== The request ==
Write out the listing below without alteration, omitting its pictures.

== Excerpted records ==
-- START --
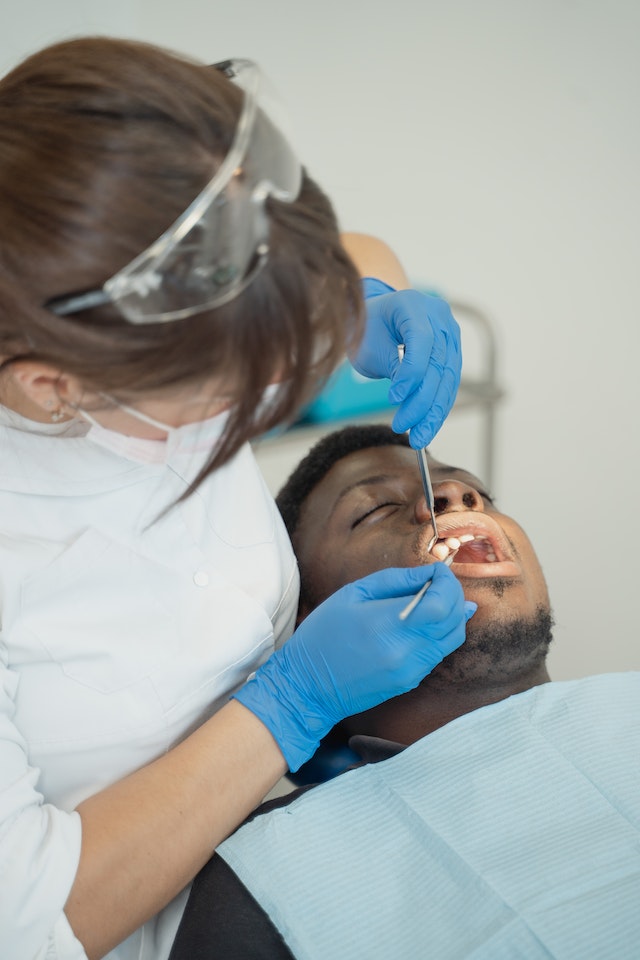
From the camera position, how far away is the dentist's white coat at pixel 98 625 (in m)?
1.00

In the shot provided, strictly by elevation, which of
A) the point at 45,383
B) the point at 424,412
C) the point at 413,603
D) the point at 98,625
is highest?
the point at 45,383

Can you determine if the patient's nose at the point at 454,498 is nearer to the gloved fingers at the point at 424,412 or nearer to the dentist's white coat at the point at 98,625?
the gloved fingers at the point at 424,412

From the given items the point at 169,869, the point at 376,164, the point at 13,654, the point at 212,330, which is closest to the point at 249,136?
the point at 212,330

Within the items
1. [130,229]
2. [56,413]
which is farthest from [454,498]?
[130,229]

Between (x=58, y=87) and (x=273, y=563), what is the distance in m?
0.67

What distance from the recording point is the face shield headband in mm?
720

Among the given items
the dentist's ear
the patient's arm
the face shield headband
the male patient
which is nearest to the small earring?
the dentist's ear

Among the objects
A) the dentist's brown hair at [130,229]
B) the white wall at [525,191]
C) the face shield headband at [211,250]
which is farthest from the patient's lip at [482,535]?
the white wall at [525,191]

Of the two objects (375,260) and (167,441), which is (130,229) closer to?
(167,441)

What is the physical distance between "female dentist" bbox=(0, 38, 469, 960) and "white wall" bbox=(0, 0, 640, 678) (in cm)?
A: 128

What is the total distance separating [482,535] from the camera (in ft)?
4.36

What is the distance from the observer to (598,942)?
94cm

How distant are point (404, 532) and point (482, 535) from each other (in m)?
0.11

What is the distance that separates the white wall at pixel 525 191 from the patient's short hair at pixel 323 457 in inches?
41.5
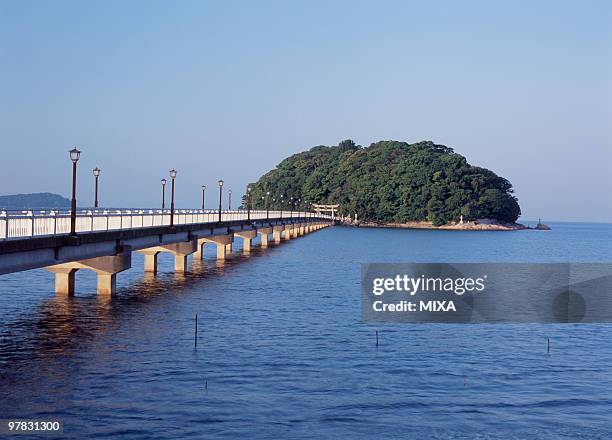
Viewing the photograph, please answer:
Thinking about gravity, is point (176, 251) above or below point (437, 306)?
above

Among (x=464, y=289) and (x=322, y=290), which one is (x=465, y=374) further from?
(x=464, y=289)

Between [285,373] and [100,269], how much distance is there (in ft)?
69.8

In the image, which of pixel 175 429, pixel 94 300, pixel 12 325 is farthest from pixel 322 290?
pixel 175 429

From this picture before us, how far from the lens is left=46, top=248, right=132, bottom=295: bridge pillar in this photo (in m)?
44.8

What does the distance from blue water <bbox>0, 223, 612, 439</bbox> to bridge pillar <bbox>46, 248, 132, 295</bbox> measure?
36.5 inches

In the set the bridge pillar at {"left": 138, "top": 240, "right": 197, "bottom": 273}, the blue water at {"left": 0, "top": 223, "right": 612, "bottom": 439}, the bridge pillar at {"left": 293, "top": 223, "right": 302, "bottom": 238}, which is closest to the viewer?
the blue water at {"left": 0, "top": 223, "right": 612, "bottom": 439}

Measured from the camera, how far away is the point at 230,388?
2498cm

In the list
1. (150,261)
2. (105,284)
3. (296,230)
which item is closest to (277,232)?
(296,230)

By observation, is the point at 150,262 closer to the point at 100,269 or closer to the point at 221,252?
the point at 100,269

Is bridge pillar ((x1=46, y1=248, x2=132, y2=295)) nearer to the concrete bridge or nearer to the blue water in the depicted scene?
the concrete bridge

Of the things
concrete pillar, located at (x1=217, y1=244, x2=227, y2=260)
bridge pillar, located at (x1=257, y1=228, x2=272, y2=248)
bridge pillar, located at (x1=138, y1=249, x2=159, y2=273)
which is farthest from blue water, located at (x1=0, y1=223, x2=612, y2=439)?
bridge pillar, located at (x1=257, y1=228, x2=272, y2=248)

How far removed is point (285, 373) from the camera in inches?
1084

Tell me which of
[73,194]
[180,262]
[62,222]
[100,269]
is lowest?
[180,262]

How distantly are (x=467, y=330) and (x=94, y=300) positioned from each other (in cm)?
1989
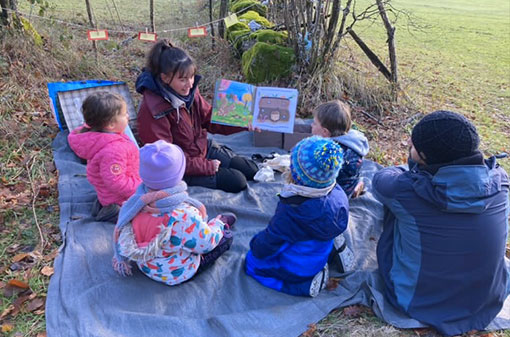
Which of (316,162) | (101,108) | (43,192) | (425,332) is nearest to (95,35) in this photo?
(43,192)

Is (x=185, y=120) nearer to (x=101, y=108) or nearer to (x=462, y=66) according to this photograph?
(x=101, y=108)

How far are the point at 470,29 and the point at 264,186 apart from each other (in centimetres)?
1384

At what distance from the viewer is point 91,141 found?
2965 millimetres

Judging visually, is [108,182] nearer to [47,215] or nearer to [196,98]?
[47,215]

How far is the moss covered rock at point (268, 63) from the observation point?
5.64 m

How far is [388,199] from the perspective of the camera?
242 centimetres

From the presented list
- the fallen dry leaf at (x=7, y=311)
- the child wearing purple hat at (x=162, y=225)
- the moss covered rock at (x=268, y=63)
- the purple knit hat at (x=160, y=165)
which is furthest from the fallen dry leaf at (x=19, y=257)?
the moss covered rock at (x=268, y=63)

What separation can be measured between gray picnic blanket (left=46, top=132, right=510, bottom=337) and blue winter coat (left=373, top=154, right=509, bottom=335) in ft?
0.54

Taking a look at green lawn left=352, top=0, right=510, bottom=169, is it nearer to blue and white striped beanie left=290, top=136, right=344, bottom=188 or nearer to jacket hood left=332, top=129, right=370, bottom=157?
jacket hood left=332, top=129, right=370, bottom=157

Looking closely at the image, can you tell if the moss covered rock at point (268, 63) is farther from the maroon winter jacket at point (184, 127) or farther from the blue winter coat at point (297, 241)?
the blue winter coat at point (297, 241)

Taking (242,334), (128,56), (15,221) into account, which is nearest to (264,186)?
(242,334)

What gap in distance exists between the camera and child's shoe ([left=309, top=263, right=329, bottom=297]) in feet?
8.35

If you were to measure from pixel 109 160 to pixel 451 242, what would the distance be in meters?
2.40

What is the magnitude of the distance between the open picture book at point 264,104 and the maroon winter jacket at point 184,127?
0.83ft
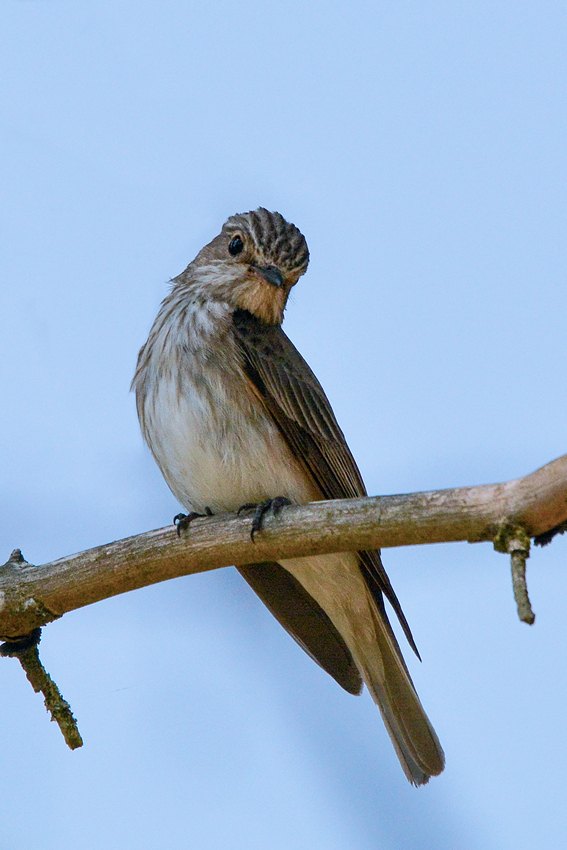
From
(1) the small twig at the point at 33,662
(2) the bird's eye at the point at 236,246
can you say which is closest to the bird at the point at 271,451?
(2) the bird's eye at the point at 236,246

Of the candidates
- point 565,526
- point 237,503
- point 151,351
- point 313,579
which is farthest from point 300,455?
-- END --
== Written reply ==
From the camera position, how far away is the dentist's white coat at pixel 98 625 (in m)?
1.00

In the shot provided, strictly by elevation, which of
A) the point at 45,383
B) the point at 424,412
C) the point at 413,603
D) the point at 98,625
is highest?
the point at 45,383

Can you determine if the patient's nose at the point at 454,498 is nearer to the gloved fingers at the point at 424,412 or nearer to the dentist's white coat at the point at 98,625?
the gloved fingers at the point at 424,412

From the given items the point at 169,869, the point at 376,164, the point at 13,654, the point at 212,330, which is closest to the point at 249,136?
the point at 212,330

Within the items
1. [130,229]
2. [56,413]
which is farthest from [454,498]?
[130,229]

Between (x=58, y=87) and (x=273, y=563), what is the distance in m?
0.67

What distance from the recording point is the face shield headband in mm?
720

Among the given items
the dentist's ear
the patient's arm
the face shield headband
the male patient
which is nearest to the small earring?
the dentist's ear

Among the objects
A) the dentist's brown hair at [130,229]
B) the white wall at [525,191]
C) the face shield headband at [211,250]
which is farthest from the patient's lip at [482,535]?
the white wall at [525,191]

Of the two objects (375,260) and (167,441), which is (130,229) closer to?
(167,441)

What is the physical distance between "female dentist" bbox=(0, 38, 469, 960) and "white wall" bbox=(0, 0, 640, 678) (in cm)?
A: 128

What is the total distance separating [482,535] from the camera (in ft)?
4.36

What is the distance from the observer to (598,942)?
94cm

How distant are point (404, 532) and point (482, 535) from each other (in m)?
0.11

What is the distance that separates the white wall at pixel 525 191 from the patient's short hair at pixel 323 457 in inches?
41.5
Viewing the photograph, please answer:
Thinking about gravity, is point (176, 251) above or below point (437, 306)?
above

Among (x=464, y=289) and (x=322, y=290), which one is (x=465, y=374) further from?
(x=464, y=289)

Between [285,373] and [100,269], how much distance is there (in ft)?
69.8

In the image, which of pixel 175 429, pixel 94 300, pixel 12 325 is farthest from pixel 322 290?
pixel 175 429

From this picture before us, how far from the lens is left=46, top=248, right=132, bottom=295: bridge pillar in this photo (in m)?
44.8

What does the distance from blue water <bbox>0, 223, 612, 439</bbox> to bridge pillar <bbox>46, 248, 132, 295</bbox> measure?
36.5 inches

In the set the bridge pillar at {"left": 138, "top": 240, "right": 197, "bottom": 273}, the blue water at {"left": 0, "top": 223, "right": 612, "bottom": 439}, the bridge pillar at {"left": 293, "top": 223, "right": 302, "bottom": 238}, which is closest to the viewer?
the blue water at {"left": 0, "top": 223, "right": 612, "bottom": 439}

Measured from the camera, how far away is the point at 230,388?
2498cm

In the list
1. (150,261)
2. (105,284)
3. (296,230)
which item is closest to (277,232)?
(296,230)

By observation, is the point at 150,262 closer to the point at 100,269 or closer to the point at 221,252?
the point at 100,269

Is bridge pillar ((x1=46, y1=248, x2=132, y2=295)) nearer to the concrete bridge or nearer to the blue water in the depicted scene?
the concrete bridge

Of the things
concrete pillar, located at (x1=217, y1=244, x2=227, y2=260)
bridge pillar, located at (x1=257, y1=228, x2=272, y2=248)
bridge pillar, located at (x1=138, y1=249, x2=159, y2=273)
which is farthest from blue water, located at (x1=0, y1=223, x2=612, y2=439)?
bridge pillar, located at (x1=257, y1=228, x2=272, y2=248)

How far removed is point (285, 373) from the camera in inches?
1084

Tell me which of
[73,194]
[180,262]
[62,222]
[100,269]
is lowest?
[180,262]

How distantly are (x=467, y=330) and (x=94, y=300) positioned from each other (in cm)?
1989
Which of (316,162) | (101,108) | (43,192) | (425,332) is nearest to (95,35) in this photo?
(43,192)

Is (x=185, y=120) nearer to (x=101, y=108) or nearer to (x=462, y=66) according to this photograph?
(x=101, y=108)

How far are the point at 470,29 and the point at 264,186 apart from each other (in centimetres)?
1384

At what distance from the viewer is point 91,141 found?
2965 millimetres

Judging visually, is [108,182] nearer to [47,215] or nearer to [196,98]?
[47,215]

How far is the moss covered rock at point (268, 63) from the observation point?
5.64 m

How far is [388,199] from the perspective of the camera?
242 centimetres

From the presented list
- the fallen dry leaf at (x=7, y=311)
- the child wearing purple hat at (x=162, y=225)
- the moss covered rock at (x=268, y=63)
- the purple knit hat at (x=160, y=165)
which is furthest from the fallen dry leaf at (x=19, y=257)?
the moss covered rock at (x=268, y=63)

What separation can be measured between gray picnic blanket (left=46, top=132, right=510, bottom=337) and blue winter coat (left=373, top=154, right=509, bottom=335) in ft?
0.54

Taking a look at green lawn left=352, top=0, right=510, bottom=169, is it nearer to blue and white striped beanie left=290, top=136, right=344, bottom=188 or nearer to jacket hood left=332, top=129, right=370, bottom=157?
jacket hood left=332, top=129, right=370, bottom=157

Looking closely at the image, can you tell if the moss covered rock at point (268, 63) is farther from the maroon winter jacket at point (184, 127) or farther from the blue winter coat at point (297, 241)?
the blue winter coat at point (297, 241)

Taking (242,334), (128,56), (15,221) into account, which is nearest to (264,186)?
(242,334)

What gap in distance exists between the camera and child's shoe ([left=309, top=263, right=329, bottom=297]) in feet?
8.35

If you were to measure from pixel 109 160 to pixel 451 242, what would the distance be in meters?
2.40

What is the magnitude of the distance between the open picture book at point 264,104 and the maroon winter jacket at point 184,127?
0.83ft
From
(1) the small twig at the point at 33,662
(2) the bird's eye at the point at 236,246
can you say which is closest to the bird at the point at 271,451?
(2) the bird's eye at the point at 236,246

Of the candidates
- point 565,526
- point 237,503
- point 151,351
- point 313,579
which is farthest from point 300,455?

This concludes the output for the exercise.